Las preguntas relacionadas a Formación y Aprendizaje, el 52.9% de los encuestados manifiestan que A VECES se fomenta la capacitación continua para mejorar la seguridad del paciente, El 47.1% indican que son seguros los procedimientos en la administración de medicación, y medicamentos de alto riesgo, el 47.1% refieren que ante la detección de fallos en la seguridad del paciente y la introducción de cambios para corregir los mismos, siempre se toman medidas correctivas, pero que el 47.04%, sólo a veces se realiza un seguimiento para evaluar su efectividad. Sin embargo se puede observar que hay deficiencia en el cálculo de dosis, diluciones y velocidad de infusión. La falta de ayuda en la toma de decisiones constituye otro factor determinante en la ocurrencia de un evento adverso por ejemplo, que no exista acceso a personal con mayor experiencia. Es relevante destacar en primer plano la formación y el aprendizaje del personal de enfermería, los cuales están relacionados con las competencias, conocimientos, habilidades y experiencia, para actuar con eficiencia en circunstancias de emergencias.

 

Factor individual

Los encuestados indican que cuando se informa de un efecto adverso, siempre se siente que se juzga a la persona y no el problema, situación que determina sentimientos de temor e inseguridad en el personal de enfermería, el 41.2% manifiestan que nunca los errores se tratan de manera apropiada en la unidad, y el 53% refieren que nunca se notifica cuando se comete un error, pero se detecta y se corrige antes de afectar al paciente, como la carga física y mental del personal de salud que provoca saturación y fatiga, y puede determinar un evento inseguro en la atención del paciente 16.

 

Comunicación

En las preguntas relacionadas a la Comunicación, 58.8% del personal de enfermería indican que A VECES se informa sobre los cambios realizados a partir de los sucesos que se han notificado, y el 47.1% manifiesta que A VECES existe una comunicación hostil entre los miembros del equipo de trabajo, el personal siente temor o recelo de hacer preguntas cuando hay imprecisión en las prescripciones médicas y diagnóstico. Asimismo, la comunicación se ve afectada cuando la información está incompleta, letra ilegible, no actualizada, llega tarde, esta confusa, aplican diferente terminología, abreviaturas etcétera.

 

Recursos Materiales

Los encuestados indican que: A VECES el coche de paro cuenta con medicación necesaria, equipos e insumos para la estabilización hemodinámica del paciente crítico, el 64.68% exponen que A VECES los servicios del Hospital como: Rx. Laboratorio, Farmacia, Estadística, se coordinan entre ellos, sin embargo, el 41.2% de los encuestados indican que SIEMPRE la Dirección del Hospital sólo parece interesada en la seguridad del paciente después de que ocurre un suceso, y muestra que la seguridad del paciente es altamente prioritaria. Cabe recalcar que la falta de medicamentos, dispositivos médicos, error en la selección de ellos, así como la integridad de los equipos, afecta la seguridad del paciente crítico, pues, la atención de emergencia se resume en los primeros minutos de oro para salvar la vida o evitar posibles secuelas.

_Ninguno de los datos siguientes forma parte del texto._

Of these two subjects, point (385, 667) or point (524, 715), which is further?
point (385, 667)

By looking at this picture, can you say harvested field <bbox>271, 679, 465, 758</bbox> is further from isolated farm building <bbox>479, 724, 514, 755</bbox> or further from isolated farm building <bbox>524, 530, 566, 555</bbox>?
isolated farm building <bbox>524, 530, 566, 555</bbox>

A continuación en la tabla 1 se muestra la validación de los resultados.

 

 

 

Tabla 1.

Validación.

Trabajo en Equipo

Formación y Aprendizaje

Factor Individual

Liderazgo

Comunicación

Recursos Materiales

Siempre

30.95%

37.87%

37.27%

15.30%

19.10%

32.48%

A veces

60.28%

44.50%

29.40%

47.42%

42.65%

55.76%

Nunca

8.77%

17.63%

33.33%

37.28%

38.25%

11.76%

Elaboración: Los autores.

 

DISCUSIÓN

En el estudio realizado en el Hospital Yerovi Mackuart de la ciudad de Salcedo, se puede observar que los encuestados responden a la mayoría de preguntas como A VECES, lo que permite establecer que el error humano interfiere en la atención de enfermería y recuperación de los pacientes. Es evidente que se brinda una atención limitada y posiblemente sujeta a fallo, poniendo en riesgo la vida de los pacientes.

Se consideró la teoría del error humano desde el Modelo del Queso Suizo 5, en donde las fallas activas se relacionan con los errores del personal de enfermería en la seguridad del paciente como: higiene de manos, identificación correcta del paciente, administración y verificación de medicamentos de alto riesgo, profilaxis de trombo embolismo venoso, prevención de ulceras de presión, prevención de caídas, practicas quirúrgicas seguras, notificación de eventos relacionados con la seguridad del paciente, entre otras. Las condiciones latentes son representadas por factores ligados a la tarea, la comunicación efectiva entre el equipo multidisciplinario, la información sobre el paciente, el trabajo en equipo, falta de normas y rutinas institucionales, falta de recursos materiales, insumos, falta de mantenimiento de equipos o dispositivos, liderazgo, y recursos humanos 17.

Los datos socio-demográficos de la unidad Hospitalaria investigada, demuestran que el 94.12% del personal de enfermería, laboran en turnos rotativos de 24 horas, la mayoría de profesionales tienen tercer nivel de preparación, correspondiente al 64.7%, y con experiencia entre 10 – 14 años quienes se encuentran capacitados en el cuidado y atención de pacientes con diferentes patologías 16, se encargan de valorar en forma integral sus necesidades, aplicando técnicas y procedimientos para promover y restaurar la salud, prevenir enfermedades asociadas, y aliviar el sufrimiento. Es importante destacar que solo 3 profesionales tienen maestría, teniendo en cuenta que ante los avances científico técnicos a los que nos enfrentamos día a día en el ámbito de la salud, es fundamental que los profesionales sanitarios, actualicen y complementen su formación académica con el objetivo de poder ofertar cuidados de calidad y una práctica basada en la evidencia científica.

En la investigación se demuestra múltiples razones por los cuales se puede generar un evento adverso, entre los cuales consideramos los siguientes factores:

  1. Trabajo en equipo y disponibilidad de recursos humanos. Los encuestados responden que A VECES se brinda apoyo mutuo entre personal de enfermería, y se trabaja en equipo cuando esta sobrecargado de trabajo, el trabajo se realiza bajo presión, y se compromete la seguridad del paciente, debido a que no hay personal de sustitución eventual demostrando así una carga laboral. Es vital que en los servicios de enfermería se disponga de personal suficiente que cubra situaciones de contingencia como ausencias, reparto de carga de trabajo, cambios de turno, rotación de plantilla, asignación de tareas a personal no capacitado o sin experiencia, evidenciando así la situación precaria de los servicios de salud en nuestro país, misma que puede ocasionar un evento inseguro en la atención del paciente debido a la carga física y mental por la falta de personal 19.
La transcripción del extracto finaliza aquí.